Trade-off: Pause the annual subscription revenue-optimization sprint — user trust is the primary barrier to institutional adoption.
Ship detailed event logging because users request rhythm and medication tracking for debriefing → increase session utility
Top request theme highlights the need for post-resuscitation documentation support.
Trade-off: Deprioritize the UI aesthetic refresh — functional documentation tools provide higher clinical value.
A counter-intuitive read
The app's biggest risk is not a competitor feature set, but its own monetization model: charging for access during life-saving care creates a brand-damaging safety perception that no feature update can fix.
Feature Gaps vs Competitors
- Comprehensive drug interaction checkers (available in Medscape)

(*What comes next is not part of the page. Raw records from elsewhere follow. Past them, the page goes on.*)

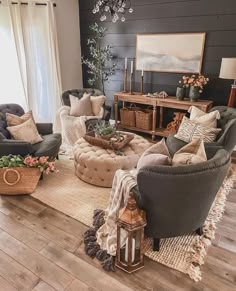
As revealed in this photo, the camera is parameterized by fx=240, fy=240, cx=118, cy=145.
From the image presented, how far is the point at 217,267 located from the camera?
6.22 feet

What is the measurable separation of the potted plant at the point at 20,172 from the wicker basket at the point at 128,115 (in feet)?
7.21

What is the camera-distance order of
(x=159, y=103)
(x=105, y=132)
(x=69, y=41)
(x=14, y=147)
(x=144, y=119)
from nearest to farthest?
1. (x=14, y=147)
2. (x=105, y=132)
3. (x=159, y=103)
4. (x=144, y=119)
5. (x=69, y=41)

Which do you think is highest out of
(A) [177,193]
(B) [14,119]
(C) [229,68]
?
(C) [229,68]

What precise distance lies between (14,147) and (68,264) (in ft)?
5.14

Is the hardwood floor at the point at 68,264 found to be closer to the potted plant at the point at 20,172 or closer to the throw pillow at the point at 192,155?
the potted plant at the point at 20,172

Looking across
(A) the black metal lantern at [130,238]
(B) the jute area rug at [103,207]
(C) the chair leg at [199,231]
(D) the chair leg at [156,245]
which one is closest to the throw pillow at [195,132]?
(B) the jute area rug at [103,207]

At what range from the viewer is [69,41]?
5035 millimetres

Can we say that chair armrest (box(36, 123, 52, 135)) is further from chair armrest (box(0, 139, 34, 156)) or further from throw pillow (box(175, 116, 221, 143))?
throw pillow (box(175, 116, 221, 143))

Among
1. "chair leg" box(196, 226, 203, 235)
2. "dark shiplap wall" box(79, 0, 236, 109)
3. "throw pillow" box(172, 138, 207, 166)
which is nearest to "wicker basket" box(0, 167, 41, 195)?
"throw pillow" box(172, 138, 207, 166)

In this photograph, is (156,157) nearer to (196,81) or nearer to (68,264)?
(68,264)

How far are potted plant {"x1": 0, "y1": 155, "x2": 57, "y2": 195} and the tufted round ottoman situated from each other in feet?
1.31

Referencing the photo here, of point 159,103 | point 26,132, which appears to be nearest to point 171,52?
point 159,103

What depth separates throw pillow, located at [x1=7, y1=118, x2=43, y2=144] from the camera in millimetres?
3113

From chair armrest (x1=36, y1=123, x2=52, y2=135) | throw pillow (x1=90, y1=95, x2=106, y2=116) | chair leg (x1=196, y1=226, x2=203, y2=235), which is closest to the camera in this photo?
chair leg (x1=196, y1=226, x2=203, y2=235)
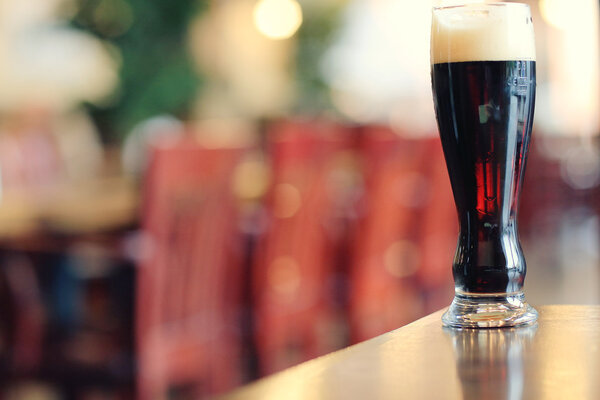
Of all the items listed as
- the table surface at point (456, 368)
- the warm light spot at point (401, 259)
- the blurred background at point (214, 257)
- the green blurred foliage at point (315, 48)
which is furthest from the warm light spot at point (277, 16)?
the table surface at point (456, 368)

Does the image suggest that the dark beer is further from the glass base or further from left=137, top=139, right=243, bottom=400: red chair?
left=137, top=139, right=243, bottom=400: red chair

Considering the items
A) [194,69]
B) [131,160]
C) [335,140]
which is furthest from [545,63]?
[335,140]

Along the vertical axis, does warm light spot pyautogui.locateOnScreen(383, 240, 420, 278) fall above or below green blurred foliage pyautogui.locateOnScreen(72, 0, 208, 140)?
below

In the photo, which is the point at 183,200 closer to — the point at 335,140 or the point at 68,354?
the point at 68,354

- Institutional-grade decision support (available in UpToDate)
Key Takeaways
AHA ACLS maintains category authority through AHA-vetted protocols, but the subscription paywall creates a critical safety risk that threatens its bedside utility, so the PM should prioritize a freemium model to remove friction during emergency care.
Where Is It Heading?
Mixed Signals
The clinical reference market is consolidating around institutional-access tools, leaving standalone apps like AHA ACLS exposed to trust-based churn. The app's future depends on decoupling monetization from emergency-access workflows to prevent the erosion of its professional user base.
Subscription paywalls during active resuscitation trigger high-frequency safety complaints, which erodes the professional trust required for institutional adoption.
Integration of 2025 AHA protocol recommendations demonstrates active clinical maintenance, keeping the app relevant for current certification standards.